Click 'Create Connection'

2.3. Set up the Redshift connection

For this setup you'll need the values from your CloudFormation stack. These are available on the Outputs tab in the Stack Info page.

Set up the Redshift connection here.

Leave the name as Amazon Redshift
Connection Method: Direct
Connection Information:
- Address: Use the 'Value' of 'RedshiftClusterHostnameOutput' from your CloudFormation stack. Make sure you remove any whitespace at the end of the input.
- Port: 5439
Authentication:
- Username: root
- Password: Use the 'Value' of 'RedshiftClusterPasswordOutput' from your CloudFormation stack.
Database properties:
- Database: warehouse
- Schema: public
Additional properties: Leave as their defaults.

Click 'Create Connection'.

3. Create Etleap ETL pipelines from the sources to Redshift

In this section we'll configure pipelines that will ETL data from the sources into the Redshift database.

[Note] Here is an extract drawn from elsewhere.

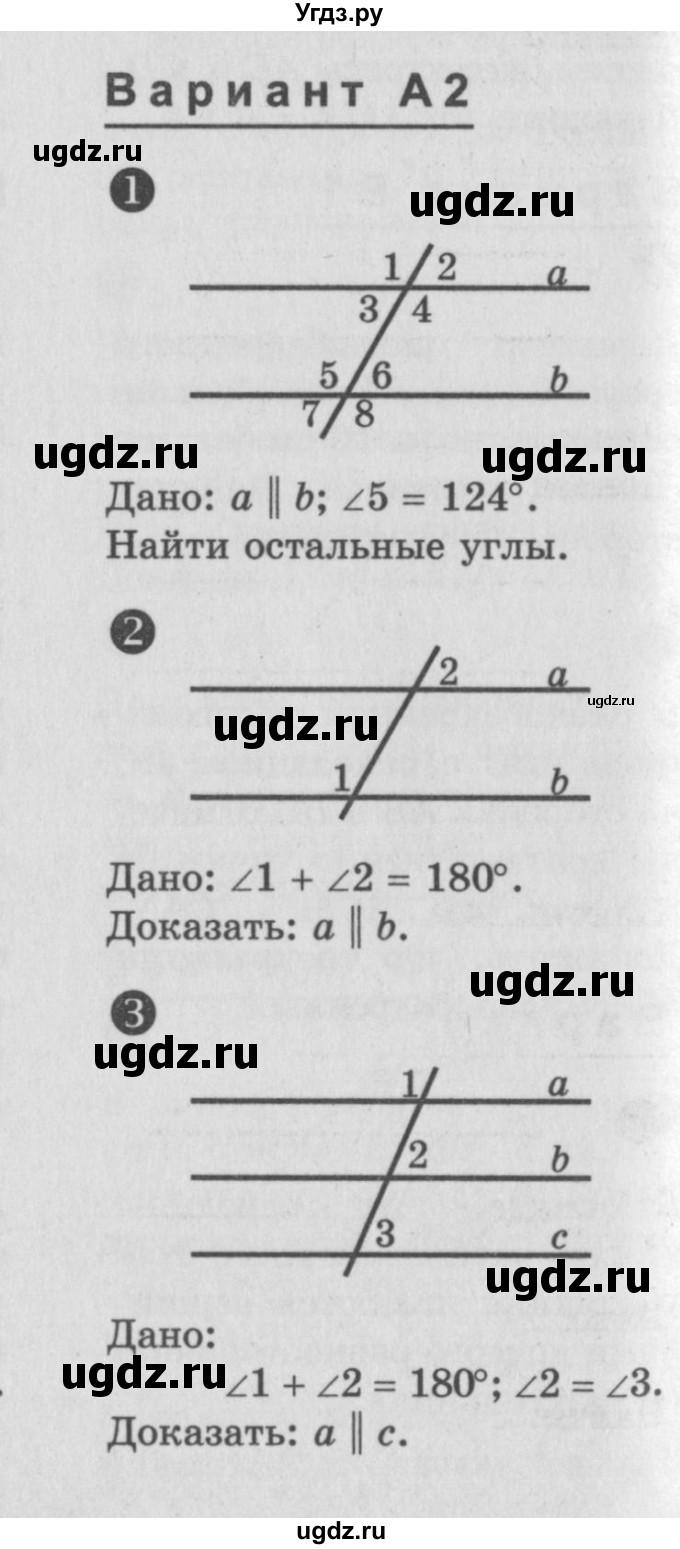 гдз алгебра и геометрия самостоятельные и контрольные работы 8 класс гдз ершова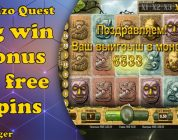 Big win bonus Gonzo Quest 40 free spins. Netent slot casino.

3.1. Set up the S3-to-Redshift pipeline

Click the 'Create' button in the top nav-bar in Etleap.
Pick 'Website Events' as the source.
This page lists the files and folders available in S3. Click the radio button in the top-left to select the top-level directory.
Click 'Wrangle Data'.
Wrangle the data. At a minimum, specify the following rules:
- Split out the event type from the JSON object: highlight the whitespace between the event data and the JSON object in the first row, and pick the suggestion on the right that says Split data once on ' '.
- Rename the event type column: double-click the header where it says 'split', enter 'event_type', and click enter.
- Parse the JSON object: single-click the 'split1' column and pick the first suggestion on the right.
Click 'Next'.
Pick 'Amazon Redshift' as the destination.
Specify the following destination values:
- Table name: Website_Events
- Pipeline name: Website Events
Click 'Next'.
Click 'Start ETLing'.

3.2. Set up the MySQL-to-Redshift pipeline

Click the 'Create' button in the top nav-bar in Etleap.
Pick 'Webstore' as the source.
Pick 'purchases' as the table to import.
Click 'Skip Wrangling'.
Click 'Generate automatically'.
Leave the 'Primary key' as 'id' and 'Update timestamp' as 'update_date', and click 'Next'.
Pick 'Amazon Redshift' as the destination.
Leave all the options as their defaults in this step and click 'Next'.
Click 'Start ETLing'.

4. Track ETL progress

Etleap is now ETL'ing the data from the sources to Redshift. This will take 5-10 minutes. You can monitor progress here. Once you see events saying 'Website Events loaded successfully' and 'purchases loaded successfully' you can proceed to the next section.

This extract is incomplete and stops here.